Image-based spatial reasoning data
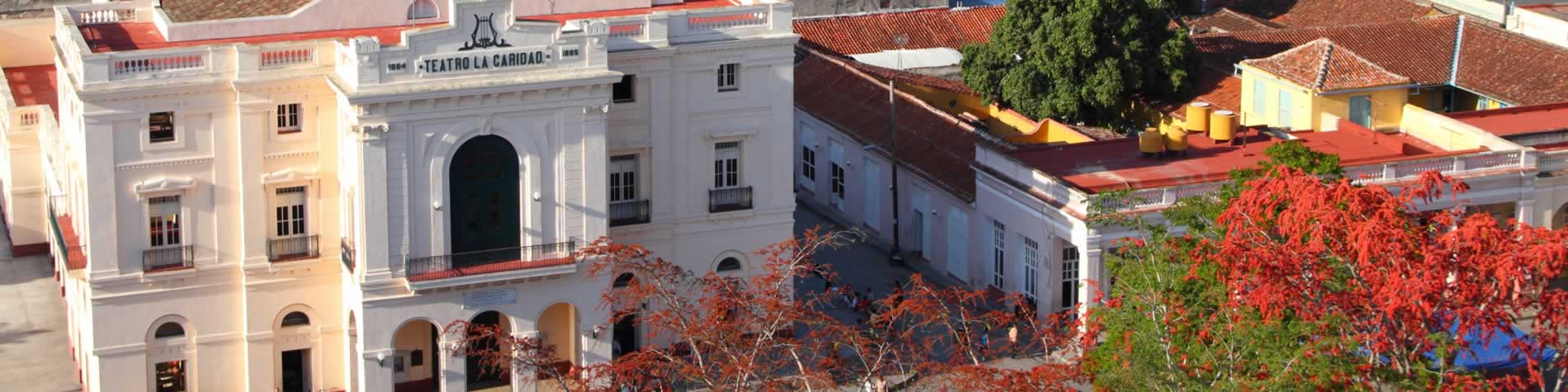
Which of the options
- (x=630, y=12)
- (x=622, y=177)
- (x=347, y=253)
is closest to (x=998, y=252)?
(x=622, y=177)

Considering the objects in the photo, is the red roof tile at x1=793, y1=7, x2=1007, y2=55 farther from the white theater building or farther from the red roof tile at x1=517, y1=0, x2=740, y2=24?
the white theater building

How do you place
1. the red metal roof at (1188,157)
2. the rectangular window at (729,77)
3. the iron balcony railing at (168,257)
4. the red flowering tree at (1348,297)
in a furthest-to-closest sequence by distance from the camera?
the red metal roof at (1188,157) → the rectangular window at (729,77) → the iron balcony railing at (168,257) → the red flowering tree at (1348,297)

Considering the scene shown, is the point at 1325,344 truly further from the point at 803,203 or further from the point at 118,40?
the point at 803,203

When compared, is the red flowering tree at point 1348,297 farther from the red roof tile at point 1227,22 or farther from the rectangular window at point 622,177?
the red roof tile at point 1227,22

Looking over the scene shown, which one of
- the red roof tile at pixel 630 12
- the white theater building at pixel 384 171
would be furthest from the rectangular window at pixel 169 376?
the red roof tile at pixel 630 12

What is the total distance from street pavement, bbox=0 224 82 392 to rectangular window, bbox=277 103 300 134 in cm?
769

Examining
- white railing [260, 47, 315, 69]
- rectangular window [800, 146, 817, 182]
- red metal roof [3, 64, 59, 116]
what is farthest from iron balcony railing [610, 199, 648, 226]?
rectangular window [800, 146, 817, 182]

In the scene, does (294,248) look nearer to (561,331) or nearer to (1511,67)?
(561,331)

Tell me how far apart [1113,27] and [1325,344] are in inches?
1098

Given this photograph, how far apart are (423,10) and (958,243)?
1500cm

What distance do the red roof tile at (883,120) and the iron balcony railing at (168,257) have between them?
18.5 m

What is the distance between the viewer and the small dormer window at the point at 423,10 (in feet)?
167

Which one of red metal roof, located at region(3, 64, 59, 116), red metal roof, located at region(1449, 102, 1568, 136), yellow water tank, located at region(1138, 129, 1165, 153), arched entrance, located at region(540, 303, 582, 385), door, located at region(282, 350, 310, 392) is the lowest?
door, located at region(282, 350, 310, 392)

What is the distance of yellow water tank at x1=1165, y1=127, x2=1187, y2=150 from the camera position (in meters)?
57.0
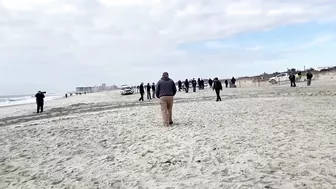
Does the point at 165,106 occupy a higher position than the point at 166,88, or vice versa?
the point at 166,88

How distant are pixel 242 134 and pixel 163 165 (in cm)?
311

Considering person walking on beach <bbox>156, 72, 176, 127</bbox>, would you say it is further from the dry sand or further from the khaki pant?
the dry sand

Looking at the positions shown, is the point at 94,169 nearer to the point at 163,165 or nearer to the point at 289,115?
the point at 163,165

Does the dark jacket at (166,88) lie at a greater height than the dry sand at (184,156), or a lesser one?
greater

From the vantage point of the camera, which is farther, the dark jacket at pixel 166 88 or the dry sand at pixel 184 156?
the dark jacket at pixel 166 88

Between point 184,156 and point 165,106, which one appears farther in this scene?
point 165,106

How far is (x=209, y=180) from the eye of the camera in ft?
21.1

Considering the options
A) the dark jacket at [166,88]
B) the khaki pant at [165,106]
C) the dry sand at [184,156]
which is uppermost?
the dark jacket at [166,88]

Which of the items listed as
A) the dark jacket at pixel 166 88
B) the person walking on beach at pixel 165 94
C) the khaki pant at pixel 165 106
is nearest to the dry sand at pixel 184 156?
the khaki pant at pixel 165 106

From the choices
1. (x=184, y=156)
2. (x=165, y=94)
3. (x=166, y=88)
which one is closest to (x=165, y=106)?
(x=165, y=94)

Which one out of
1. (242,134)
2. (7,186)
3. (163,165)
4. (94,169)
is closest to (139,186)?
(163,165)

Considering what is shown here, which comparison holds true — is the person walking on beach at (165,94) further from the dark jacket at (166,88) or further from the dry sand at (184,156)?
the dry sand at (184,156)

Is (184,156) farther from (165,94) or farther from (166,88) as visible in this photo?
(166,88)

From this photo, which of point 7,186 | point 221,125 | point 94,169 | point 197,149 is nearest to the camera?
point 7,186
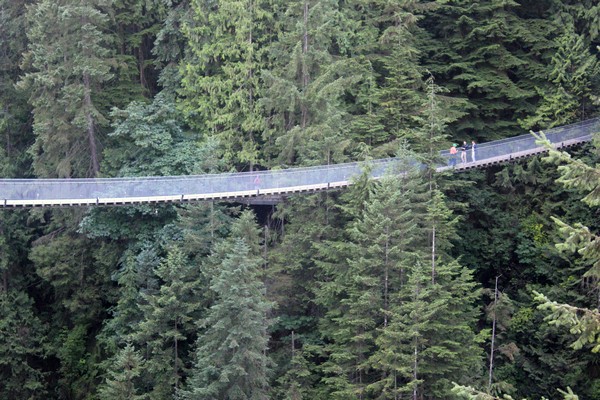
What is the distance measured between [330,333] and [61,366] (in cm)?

### BRIEF
Nothing but the pictures may be dropped; output the records above exactly.

### SOLUTION TO THIS EXERCISE
Which of the options
- (x=630, y=12)
- (x=622, y=177)
- (x=347, y=253)
is closest to (x=998, y=252)?
(x=622, y=177)

Considering the objects in the photo, is the red roof tile at x1=793, y1=7, x2=1007, y2=55 farther from the white theater building or farther from the red roof tile at x1=517, y1=0, x2=740, y2=24?
the white theater building

How do you place
1. the red metal roof at (1188,157)
2. the rectangular window at (729,77)
3. the iron balcony railing at (168,257)
4. the red flowering tree at (1348,297)
in a furthest-to-closest sequence by distance from the camera?
the red metal roof at (1188,157) → the rectangular window at (729,77) → the iron balcony railing at (168,257) → the red flowering tree at (1348,297)

Considering the scene shown, is the point at 1325,344 truly further from the point at 803,203 or further from the point at 118,40?
the point at 803,203

When compared, is the red flowering tree at point 1348,297 farther from the red roof tile at point 1227,22 or farther from the rectangular window at point 622,177?
the red roof tile at point 1227,22

Looking over the scene shown, which one of
- the red roof tile at pixel 630 12
- the white theater building at pixel 384 171
would be furthest from the rectangular window at pixel 169 376?
the red roof tile at pixel 630 12

What is the total distance from street pavement, bbox=0 224 82 392 to rectangular window, bbox=277 103 300 134 in cm?
769

Examining
- white railing [260, 47, 315, 69]
- rectangular window [800, 146, 817, 182]
- red metal roof [3, 64, 59, 116]
what is farthest from iron balcony railing [610, 199, 648, 226]?
rectangular window [800, 146, 817, 182]

In the scene, does (294,248) look nearer to (561,331) or nearer to (1511,67)?
(561,331)

Tell me how far apart [1113,27] and [1325,344] are in inches?
1098

Given this photograph, how far apart are (423,10) and (958,243)?
1500cm

What distance do the red roof tile at (883,120) and the iron balcony railing at (168,257) have between them?
18.5 m

What is the distance between the viewer and the small dormer window at the point at 423,10 (in feet)?
167

Which one of red metal roof, located at region(3, 64, 59, 116), red metal roof, located at region(1449, 102, 1568, 136), yellow water tank, located at region(1138, 129, 1165, 153), arched entrance, located at region(540, 303, 582, 385), door, located at region(282, 350, 310, 392) is the lowest?
door, located at region(282, 350, 310, 392)

What is the distance of yellow water tank at x1=1165, y1=127, x2=1187, y2=150 from the camera position (in meters)?
57.0
Does the point at 165,106 occupy a higher position than the point at 166,88, or vice versa?
the point at 166,88

How distant are pixel 242 134 and pixel 163 165 (in cm)?
311

Considering person walking on beach <bbox>156, 72, 176, 127</bbox>, would you say it is further from the dry sand or further from the khaki pant?
the dry sand

Looking at the positions shown, is the point at 94,169 nearer to the point at 163,165 or nearer to the point at 289,115?
the point at 163,165

Does the dark jacket at (166,88) lie at a greater height than the dry sand at (184,156), or a lesser one?
greater

From the vantage point of the camera, which is farther, the dark jacket at pixel 166 88 or the dry sand at pixel 184 156?
the dark jacket at pixel 166 88

Between point 184,156 and point 165,106, which one appears farther in this scene?
point 165,106

How far is (x=209, y=180) from the eye of the camera in ft?
21.1

Considering the options
A) the dark jacket at [166,88]
B) the khaki pant at [165,106]
C) the dry sand at [184,156]
which is uppermost?
the dark jacket at [166,88]

Which of the items listed as
A) the dark jacket at pixel 166 88
B) the person walking on beach at pixel 165 94
C) the khaki pant at pixel 165 106
is nearest to the dry sand at pixel 184 156?
the khaki pant at pixel 165 106

From the choices
1. (x=184, y=156)
2. (x=165, y=94)
3. (x=166, y=88)
which one is closest to (x=165, y=106)?
(x=165, y=94)

Which one out of
1. (242,134)
2. (7,186)
3. (163,165)
4. (94,169)
is closest to (139,186)?
(163,165)

Considering what is shown here, which comparison holds true — is the person walking on beach at (165,94) further from the dark jacket at (166,88) or further from the dry sand at (184,156)?
the dry sand at (184,156)

Is (184,156) farther from (165,94) or farther from (166,88) as visible in this photo?
(166,88)

From this photo, which of point 7,186 | point 221,125 | point 94,169 | point 197,149 is nearest to the camera?
point 7,186
What is the distance measured between [330,333] and [61,366] (in cm)?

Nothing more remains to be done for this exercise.